(Ziel)
Gib die folgenden Daten vollständig und Zeile für Zeile unverändert wieder.

=== Datenteil ===

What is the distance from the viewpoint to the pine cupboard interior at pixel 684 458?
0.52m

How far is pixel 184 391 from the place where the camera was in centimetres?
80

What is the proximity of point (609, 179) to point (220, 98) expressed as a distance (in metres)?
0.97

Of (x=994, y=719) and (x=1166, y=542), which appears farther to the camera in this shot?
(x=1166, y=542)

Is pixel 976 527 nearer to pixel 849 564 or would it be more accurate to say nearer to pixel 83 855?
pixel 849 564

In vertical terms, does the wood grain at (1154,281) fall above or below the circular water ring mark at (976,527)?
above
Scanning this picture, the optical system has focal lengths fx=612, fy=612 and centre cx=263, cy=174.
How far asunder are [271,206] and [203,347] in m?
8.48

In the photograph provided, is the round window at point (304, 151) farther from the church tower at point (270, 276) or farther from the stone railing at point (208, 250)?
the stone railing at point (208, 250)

===

(Lösung)
What is the distance from the viewpoint to the pine cupboard interior at pixel 684 458?
0.52m

How far is pixel 184 391 from the place where the camera was in centimetres?
80

What is the proximity of point (609, 179) to point (220, 98) expressed as a distance (in metres)?
0.97

Of (x=994, y=719) and (x=1166, y=542), which appears farther to the camera in this shot?
(x=1166, y=542)

Is pixel 976 527 nearer to pixel 849 564 or would it be more accurate to say nearer to pixel 83 855?
pixel 849 564

In vertical terms, does the wood grain at (1154,281) fall above or below the circular water ring mark at (976,527)?
above
Scanning this picture, the optical system has focal lengths fx=612, fy=612 and centre cx=263, cy=174.
How far asunder are [271,206] and [203,347] in m?
8.48

In the photograph provided, is the round window at point (304, 151) farther from the church tower at point (270, 276) or farther from the stone railing at point (208, 250)?
the stone railing at point (208, 250)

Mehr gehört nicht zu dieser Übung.